People have been talking about interoperable systems for years but the standards to make them work haven’t materialized. So, those who invest in electronic health records are isolated. Many others put investment off, waiting until the systems mature.

This is an extraordinarily complex problem but the biggest challenges aren’t technological; they’re sociological, i.e. conflicting economic interests and turf. AHIC has successfully created a place and process to sort through them in an orderly way. We are starting to make serious progress which you can read about on the website.

Our plan from the beginning has been to get the standards development process started inside the government and then once it is functioning create a non-profit entity that operates under a highly democratic governance system so the progress can be accelerated and perpetuated. I call the transition moving from AHIC 1.0 to AHIC 2.0.

The government will have to be the biggest participant in the process, but to get these things right, the entire health sector has to be at the table in a meaningful way. The federal government will not only be the biggest participant but we have also committed to use the standards developed there. The President signed an Executive Order last August making clear that all the federal agencies, including Medicare, Medicaid, the Veterans Administration, and Department of Defense etc. will adopt the standards. We need to insist those we pay do the same thing, over time.

Today we held a meeting with interested people and organizations to invite their help in creating the non-profit entity and its governance.

The last several years I have become rather interested in collaboration as a large scale problem solving tool. I’m persuaded skillful organization of collaborations is a 21st century skill set. It is a close cousin to network theory. In fact, I think collaboration is the sociology of network building.

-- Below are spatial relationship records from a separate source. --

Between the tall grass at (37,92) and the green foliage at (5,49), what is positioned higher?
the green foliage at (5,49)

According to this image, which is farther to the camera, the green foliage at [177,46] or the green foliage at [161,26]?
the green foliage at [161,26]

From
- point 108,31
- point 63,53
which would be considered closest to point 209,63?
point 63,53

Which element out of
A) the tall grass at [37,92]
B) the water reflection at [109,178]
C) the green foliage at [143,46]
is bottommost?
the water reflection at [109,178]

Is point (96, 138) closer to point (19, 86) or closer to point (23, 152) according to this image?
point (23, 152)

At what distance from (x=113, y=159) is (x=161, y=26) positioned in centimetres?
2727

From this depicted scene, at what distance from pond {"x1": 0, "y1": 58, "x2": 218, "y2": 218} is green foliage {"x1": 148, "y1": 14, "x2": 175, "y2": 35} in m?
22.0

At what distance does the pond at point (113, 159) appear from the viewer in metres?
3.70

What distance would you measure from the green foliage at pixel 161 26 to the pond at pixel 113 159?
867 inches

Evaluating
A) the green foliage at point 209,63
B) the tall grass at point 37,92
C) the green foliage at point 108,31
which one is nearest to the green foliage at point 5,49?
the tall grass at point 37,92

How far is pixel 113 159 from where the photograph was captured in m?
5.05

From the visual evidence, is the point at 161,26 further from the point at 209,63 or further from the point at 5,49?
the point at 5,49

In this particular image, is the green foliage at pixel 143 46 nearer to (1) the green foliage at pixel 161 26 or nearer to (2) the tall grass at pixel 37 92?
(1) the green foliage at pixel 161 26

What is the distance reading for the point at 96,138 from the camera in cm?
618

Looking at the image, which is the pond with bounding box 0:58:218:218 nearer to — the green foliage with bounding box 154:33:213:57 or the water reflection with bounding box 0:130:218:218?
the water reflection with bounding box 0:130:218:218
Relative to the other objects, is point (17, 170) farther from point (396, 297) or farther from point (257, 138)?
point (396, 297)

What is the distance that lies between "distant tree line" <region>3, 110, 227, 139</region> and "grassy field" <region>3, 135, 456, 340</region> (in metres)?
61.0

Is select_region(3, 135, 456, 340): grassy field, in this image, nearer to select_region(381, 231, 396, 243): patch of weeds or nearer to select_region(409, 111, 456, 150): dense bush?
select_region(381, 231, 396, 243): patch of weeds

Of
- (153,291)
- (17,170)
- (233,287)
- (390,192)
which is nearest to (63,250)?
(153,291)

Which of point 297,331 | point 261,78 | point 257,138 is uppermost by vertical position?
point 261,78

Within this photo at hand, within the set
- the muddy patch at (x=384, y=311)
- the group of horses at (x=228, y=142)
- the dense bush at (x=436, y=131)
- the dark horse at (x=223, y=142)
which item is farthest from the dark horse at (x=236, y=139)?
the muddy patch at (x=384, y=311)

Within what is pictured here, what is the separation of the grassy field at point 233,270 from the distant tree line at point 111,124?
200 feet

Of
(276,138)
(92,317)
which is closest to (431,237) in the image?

Our world is intuitively organizing itself into networks. Networks require standards to operate. The skills to navigate the creation and governance of networks constitute the next frontier of human productivity. Organizations and societies that learn to solve complex problems using these skills will begin to out pace their competitors.

The development of AHIC 2.0 is a significant venture. I’m optimistic it can produce a vitally important institution but it will require our best statesmanship to overcome the natural tension of competing economic interests and turf.

If readers have a chance to look through the AHIC website, I’d be interested to hear your thoughts.

One last thing...

My heart has been with my fellow Utahn’s who are suffering through the coal mine disaster near Huntington. As Governor of Utah, I got to know the people of that area well and I went into the mines several times, so I have a picture in my mind of the environment those rescue workers and the trapped workers are working in. I’m grateful for the courageous action of the rescuers; sad for the families and community; mindful of the excruciatingly difficult decisions the mine safety people are faced with. They are all in my prayers.